The main theorists known in the world are many but the major three include Adam Smith, also Karl Marx and the last is John Maynard Keynes. They all played an important role as first people to think of economic theories that are employed or put into use to date. Modern economists who received the nobel prizes for their work include Elinor Ostrom, Paul Kraugman, Daniel Kahneman, a group of philosophers Harsanyi, Nash Jr and Reinhard Selten, James Buchanan and Robert Merton (Mackie, 2008).

Adam Smith founded one of the classical economic theories in the society which was known as, “the invisible hand of capitalism”. Smith tried to explain the importance of individuals in the society who produce goods and are purchased by others. This theory opened up thoughts for other philosophers to think about the market and expand the knowledge they got. In his theory after examining world business affairs showed that indeed there is an invisible hand that is self regulatory and is hard to proof (Adelman, 2003).

Karl Marx, on the other hand didn’t see any growth in the market as exposed to the opinions of Adam. Marx came up with a theory that exposed the level of exploitation that is in the economy (Mackie, 2008). In his explanation he saw that in the society there is the capitalist who has capital and uses it to create a company and also there is the employee who is employed under low pay. The capitalist uses the labor of his lowly paid employees to advance his wealth while the employees stagnate in their economy. This therefore resulted in having two classes of people in the society.
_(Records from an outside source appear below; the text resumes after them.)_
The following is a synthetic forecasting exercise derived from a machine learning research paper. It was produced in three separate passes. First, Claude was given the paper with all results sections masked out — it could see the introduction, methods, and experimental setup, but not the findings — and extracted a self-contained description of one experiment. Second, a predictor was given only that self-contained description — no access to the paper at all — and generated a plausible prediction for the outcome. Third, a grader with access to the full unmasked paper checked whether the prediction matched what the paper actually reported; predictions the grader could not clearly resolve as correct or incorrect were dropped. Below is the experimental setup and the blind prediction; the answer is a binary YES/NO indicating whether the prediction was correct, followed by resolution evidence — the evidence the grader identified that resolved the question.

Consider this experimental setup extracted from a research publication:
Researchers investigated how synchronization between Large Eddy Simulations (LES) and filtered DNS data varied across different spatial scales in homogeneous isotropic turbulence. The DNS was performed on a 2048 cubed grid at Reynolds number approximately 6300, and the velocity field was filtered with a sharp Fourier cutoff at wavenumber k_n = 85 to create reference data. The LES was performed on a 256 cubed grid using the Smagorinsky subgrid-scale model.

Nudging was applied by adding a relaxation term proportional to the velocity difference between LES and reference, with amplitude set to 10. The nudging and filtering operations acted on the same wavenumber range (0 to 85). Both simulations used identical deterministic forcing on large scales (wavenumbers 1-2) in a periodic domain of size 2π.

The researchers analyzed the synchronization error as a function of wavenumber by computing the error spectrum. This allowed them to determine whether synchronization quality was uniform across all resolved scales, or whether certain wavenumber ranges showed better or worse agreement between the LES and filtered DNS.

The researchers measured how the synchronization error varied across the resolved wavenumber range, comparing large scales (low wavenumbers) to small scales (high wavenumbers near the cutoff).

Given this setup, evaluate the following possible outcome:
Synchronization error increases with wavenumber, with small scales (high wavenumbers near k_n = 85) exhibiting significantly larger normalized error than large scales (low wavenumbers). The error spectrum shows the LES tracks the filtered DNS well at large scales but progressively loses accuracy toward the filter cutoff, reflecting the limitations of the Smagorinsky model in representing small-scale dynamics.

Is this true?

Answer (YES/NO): YES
In his view, Marx sees it as that it has great impact on the societies (Nonz, 2009).

Keynes, a British genius thought that the economy was no longer running as it had been stated by Adam Smith and the invisible hand was no longer employing, also the was need to intervene on the role of the capitalist as suggested by Karl, in his view he proposed that the government should intervene by spending money that will help the economy and help the demand of good and also services to rise and be running again (Mackie, 2008).

Elinor Ostrom a modern economic theorist showed his interest in studying economics and came up with a theory that suggested that the economy of communities can be raised by a group of individuals coming together to manage the their resources. In her explanation, she said that in order for the society to get use of their resources, they should come together and gather resources and manage themselves (Nonz, 2009). She explained that the resources will be effectively managed because they are close as opposed to the government.

Paul Kraugman, an American economist, professor and a Nobel Prize winner came up with theories that mainly go hand in hand with his works on international economics. Paul came up with three theories which are trade theory, second economic geography and lastly international finance. Trade theory is one that emphasized on the advantage that different countries had on the others and aimed in showing how this profited them (Adelman, 2003). Also, other countries would produce different goods they produced best and exchanged for what they don’t have. For example, a country best in producing agricultural products would exchange with those best in industrial products (Nonz, 2009).

In his theory economic geography, as an advancement of the trade theory he said that as the countries trade with other countries, the economy will not be evenly distributed and as a result it will be concentrated in regions that he called economic regions. Though the countries become densely populated, they are also high in economic outcome. His theory international finance, Paul explained that an economy with a misaligned had a possibility of attack and downfall in its currency. In that case he showed how to easily control the currency (Caravale, NisticoÌ & Tosato, 2006).

Economic theorists support their work by explanations and creation of economic models. They aim in explaining and giving proofs to be understood properly. They give clear illustrations and model the work in the best way possible (Nonz, 2009).

In conclusion, we have seen that economic theorists played a major role in defining the mechanisms that are very important in the market. These theories have assisted greatly in showing the market demand forces and creation formulas. Countries employ these theories majorly to see a balanced and a healthy economy. Most importantly is to see that its citizens get the best of all live standards.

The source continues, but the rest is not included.